┌─ DOCUMENT SEGMENT
Re: Listening to timed-out patterns in Flink CEP

Posted by Sameer W <sa...@axiomine.com>.
Hi,

If you know that the events are arriving in order and a consistent lag, why
not just increment the watermark time every time the getCurrentWatermark()
method is invoked based on the autoWatermarkInterval (or less to be
conservative).

You can check if the watermark has changed since the arrival of the last
event and if not increment it in the getCurrentWatermark() method.
Otherwise the watermark will never increase until an element arrive and if
the stream partition stalls for some reason the whole pipeline freezes.

Sameer


On Tue, Oct 11, 2016 at 6:04 AM, Till Rohrmann <ti...@gmail.com>
wrote:

> Hi David,
>
> the problem is still that there is no corresponding watermark saying that
> 4 seconds have now passed. With your code, watermarks will be periodically
> emitted but the same watermark will be emitted until a new element arrives
> which will reset the watermark. Thus, the system can never know until this
> watermark is seen whether there will be an earlier event or not. I fear
> that this is a fundamental problem with stream processing.
>
> You're right that the negation operator won't solve the problem. It will
> indeed suffer from the same problem.
>
> Cheers,
> Till
>
> On Sun, Oct 9, 2016 at 7:37 PM, <lg...@yahoo.com> wrote:
>
>> >>FLINK-3320 <https://issues.apache.org/jira/browse/FLINK-3320> (CEP
>> "not" operator) does not address this because again, how would the "not
>> match" be triggered if no event at all occurs?
>>
>> Good question.
>>
>> I'm not sure whether the following will work:
>>
>> This could be done by creating a CEP matching pattern that uses both of
>> "notNext" (or "notFollowedBy") and "within" constructs. Something like this:
>>
>> Pattern<Event, ?> pattern = Pattern.<Event>begin("first")
>>     .notNext("second")
>>     .within(Time.seconds(3));
>>
>> I'm hoping Flink CEP experts (Till?) will comment on this.
└─
┌─ DATASET SECTION
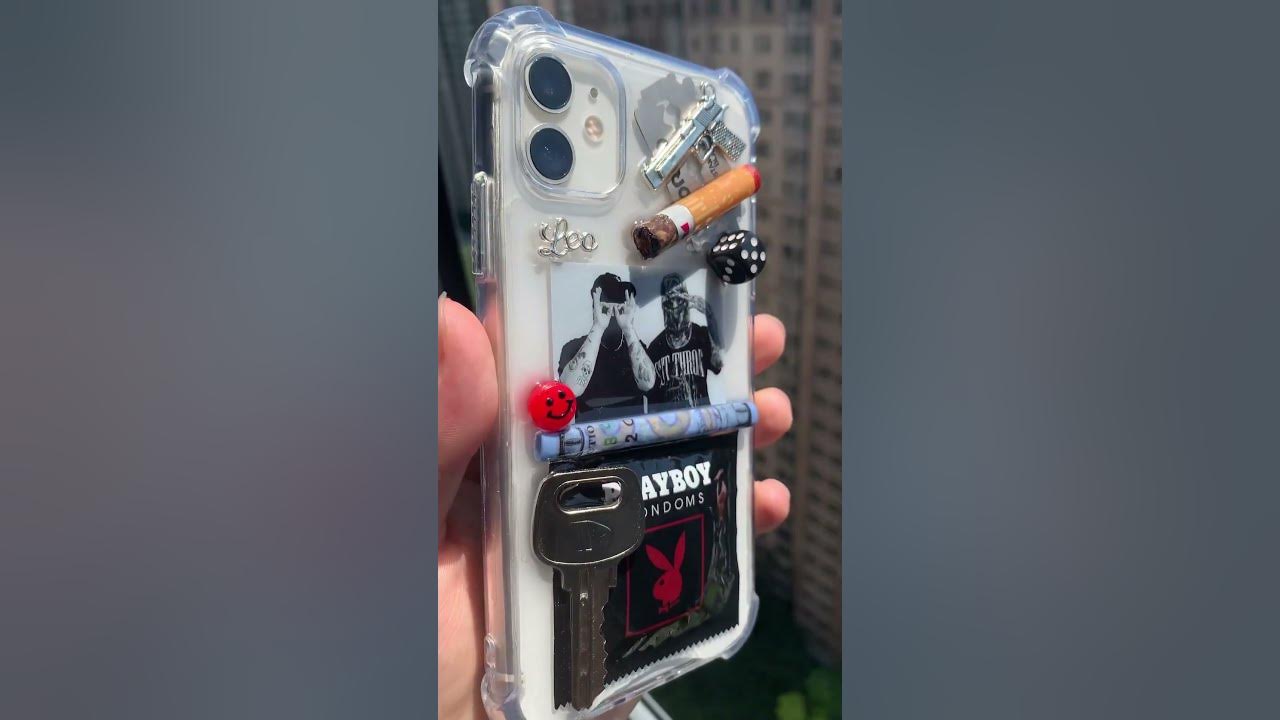 $uicideboy$ custom resin phone case #suicideboys #suicideboystypebeat #scrim #rubydacherry #g59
└─
→ **WORK REQUIRED**
Could you reproduce the Flink CEP thread verbatim, beginning at the words "If you know" and stopping after "the getCurrentWatermark() method."? The listing has no connection to the Flink CEP thread.

→ **ANSWER FOR THIS EXERCISE**
If you know that the events are arriving in order and a consistent lag, why
not just increment the watermark time every time the getCurrentWatermark()
method is invoked based on the autoWatermarkInterval (or less to be
conservative).

You can check if the watermark has changed since the arrival of the last
event and if not increment it in the getCurrentWatermark() method.